Блюдо красоты, или Как мы избавились от назойливых гостей
Петр вернулся домой с работы, и в прихожей его встретил аромат ужина — в печи томилась жареная картошка, а Марфа на кухне резала овощи для салата. Он подошёл, вдохнул запах и улыбнулся:
— М-да, пахнет неплохо…
— Для гостей стараюсь, — ответила она с лёгкой усмешкой.
— Для моих родственников? — переспросил он, и в голосе уже послышалось раздражение.
— Ну да, ты же сказал, что сегодня заглянут…
— Лучше бы и не тратилась, — резко оборвал он.
— Что ты? Всё-таки твои родные, невежливо как-то, — смутилась Марфа.
— Погоди, скоро сама всё поймёшь, — многозначительно бросил Петр и отошёл.
Рано утром ему позвонила мать с «радостной» вестью: племянница Глаша с мужем Фёдором взяли квартиру в ипотеку буквально через двор. Пока идёт ремонт, попросились мыться у Петра и Марфы. Хоть Петр и не жаловал Глашу с детства, согласился, но предупредил жену, что кормить их никто не обязывал.
Но Марфа, воспитанная в строгости, не могла оставить гостей без угощения.
— Не понимаю, что ты к ним пристал, — пожала плечами она. — Они просто приходят помыться.
— Увидишь, — только и сказал он. — Помнишь мою тётку Палажку?
Марфа вспомнила. Как-то в деревне они занесли ей новую скатерть, а та, суетливо изображая гостеприимство, предложила вчерашнюю кашу в обгоревшем котелке, хотя на столе в горнице дымились свежие пироги. И всё стало ясно.
В этот момент в дверь постучали. На пороге стояла Глаша с мужем.
— Ой, приветик! — затараторила она. — Ты, наверное, Марфа? Жена моего брата?
Уже через минуту они обживали гостиную, рассматривая мебель и заглядывая во все углы. Марфа тактично прикрыла дверь в спальню, когда Глаша потянулась туда.
— Вы же хотели просто помыться? — напомнил Петр.
После бани гости не спешили уходить. Напротив, уселись за стол и с аппетитом умяли всё до крошки. Так продолжалось и на следующий день, и ещё день. Глаша без стеснения комментировала еду:
— Свекла? Вы это едите? А нам можно ещё котлет? Да и Фёдору тоже.

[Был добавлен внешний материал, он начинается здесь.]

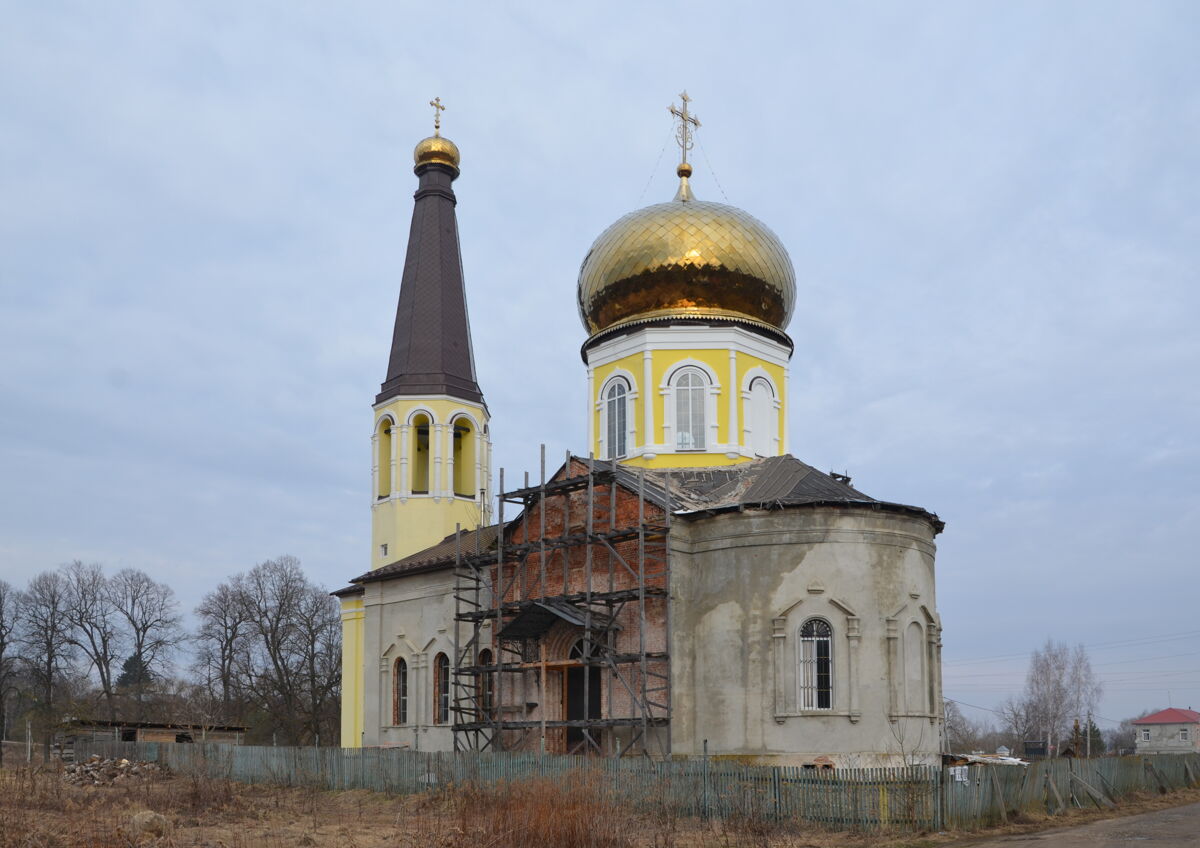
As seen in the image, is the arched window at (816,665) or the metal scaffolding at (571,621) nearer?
the arched window at (816,665)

— А макароны без мяса — это вообще как? — фыркнула она на четвёртый день.
И тут Марфа услышала от Фёдора, что трубы у них уже подключили. А Глаша лишь округлила глаза:
— Ну… душа пока не работает, — выдохнула она.
После их ухода Марфа повернулась к мужу:
— Я больше не могу. Это не ужин — это благотворительная столовая.
Петр лишь кивнул:
— Надо что-то придумать.
И Марфа придумала.
На следующий день, когда гости вновь расселись за стол, она вынесла огромное блюдо с сухой овсянкой, тёртой репой и мёдом.

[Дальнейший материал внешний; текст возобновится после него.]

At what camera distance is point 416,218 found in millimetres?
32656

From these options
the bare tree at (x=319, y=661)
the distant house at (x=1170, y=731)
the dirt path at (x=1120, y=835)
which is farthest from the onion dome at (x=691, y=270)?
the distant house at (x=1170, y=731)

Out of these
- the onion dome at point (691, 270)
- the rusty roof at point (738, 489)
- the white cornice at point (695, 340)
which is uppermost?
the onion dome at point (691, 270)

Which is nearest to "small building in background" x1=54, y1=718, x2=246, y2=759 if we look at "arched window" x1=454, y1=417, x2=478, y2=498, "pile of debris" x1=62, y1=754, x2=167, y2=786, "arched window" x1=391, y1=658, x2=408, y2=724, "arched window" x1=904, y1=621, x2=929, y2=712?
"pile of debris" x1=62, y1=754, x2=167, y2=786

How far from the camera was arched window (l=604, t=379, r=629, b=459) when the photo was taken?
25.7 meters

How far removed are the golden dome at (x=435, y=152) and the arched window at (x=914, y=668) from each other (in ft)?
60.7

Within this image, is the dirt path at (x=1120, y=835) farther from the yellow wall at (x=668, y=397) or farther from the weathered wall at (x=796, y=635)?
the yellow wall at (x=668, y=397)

— Это старинное блюдо красоты! — весело объявила Марфа. — Пять ложек овсянки, залить кипятком, добавить репу с клюквенным морсом и ложку мёда. Очень полезно! Теперь так ужинаем каждый вечер — для свежести лица и крепости духа.
Глаша попыталась жевать, но энтузиазма хватило ненадолго. Через четверть часа они уже прощались, оставив «угощение» почти нетронутым.
Утром Глаша позвонила:
— Вы опять будете есть эту… кашу?
— Конечно! Здоровье дороже! — бодро ответил Петр. — Слушай, если решите зайти, захватите кусочек солонины, а то я уже на овсянке чахну…

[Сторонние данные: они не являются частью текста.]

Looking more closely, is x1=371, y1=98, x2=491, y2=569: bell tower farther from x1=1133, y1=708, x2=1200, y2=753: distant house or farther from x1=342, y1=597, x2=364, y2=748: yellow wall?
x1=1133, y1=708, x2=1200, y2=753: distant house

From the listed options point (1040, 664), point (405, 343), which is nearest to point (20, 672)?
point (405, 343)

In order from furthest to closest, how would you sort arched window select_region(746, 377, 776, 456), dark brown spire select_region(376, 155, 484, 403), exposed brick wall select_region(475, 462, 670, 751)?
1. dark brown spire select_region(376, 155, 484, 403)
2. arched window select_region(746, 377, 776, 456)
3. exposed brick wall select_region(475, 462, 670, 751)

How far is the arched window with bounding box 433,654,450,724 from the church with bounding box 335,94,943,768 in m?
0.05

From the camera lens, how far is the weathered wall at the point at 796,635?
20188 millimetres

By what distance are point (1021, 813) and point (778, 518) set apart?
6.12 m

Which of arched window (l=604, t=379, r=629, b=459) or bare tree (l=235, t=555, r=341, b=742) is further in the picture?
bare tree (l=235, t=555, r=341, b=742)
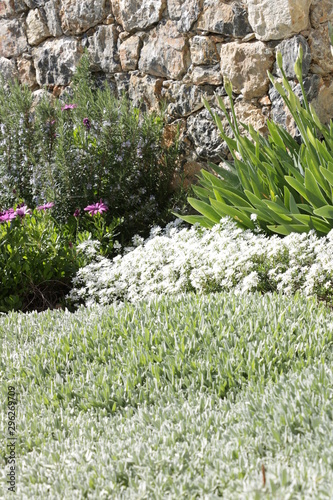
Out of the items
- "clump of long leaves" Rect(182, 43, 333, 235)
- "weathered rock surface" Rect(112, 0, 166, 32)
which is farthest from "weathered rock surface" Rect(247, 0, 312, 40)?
"weathered rock surface" Rect(112, 0, 166, 32)

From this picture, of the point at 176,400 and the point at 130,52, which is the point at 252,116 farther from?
the point at 176,400

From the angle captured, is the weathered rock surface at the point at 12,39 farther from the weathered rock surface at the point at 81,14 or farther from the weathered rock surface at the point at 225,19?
the weathered rock surface at the point at 225,19

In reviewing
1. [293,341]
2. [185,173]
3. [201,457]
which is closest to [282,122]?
[185,173]

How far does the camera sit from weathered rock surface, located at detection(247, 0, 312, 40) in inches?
163

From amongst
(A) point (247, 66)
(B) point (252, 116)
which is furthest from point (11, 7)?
(B) point (252, 116)

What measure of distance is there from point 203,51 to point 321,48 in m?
1.07

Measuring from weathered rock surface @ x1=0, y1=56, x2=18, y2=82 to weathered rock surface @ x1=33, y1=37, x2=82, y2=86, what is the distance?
378 millimetres

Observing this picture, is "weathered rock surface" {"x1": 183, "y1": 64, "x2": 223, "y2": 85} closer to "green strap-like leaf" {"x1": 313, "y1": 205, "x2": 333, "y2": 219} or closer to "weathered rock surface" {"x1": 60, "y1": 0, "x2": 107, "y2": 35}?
"weathered rock surface" {"x1": 60, "y1": 0, "x2": 107, "y2": 35}

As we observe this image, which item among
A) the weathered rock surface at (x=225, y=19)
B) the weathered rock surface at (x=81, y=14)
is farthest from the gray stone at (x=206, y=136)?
the weathered rock surface at (x=81, y=14)

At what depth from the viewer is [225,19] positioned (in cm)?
463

— Нет-нет, мы больше не придём! У нас всё готово, — сухо ответила Глаша и бросила трубку.
Через пару дней Петру позвонила мать:
— Петя, Палажка говорит, что Марфа тебя морозит голодом…
— Мама, я сыт, здоров и доволен, — усмехнулся он. — И ещё — мы скоро съезжаем. Квартиру продаём. Так что у нас теперь новая жизнь. И никакая овсянка её не испортит.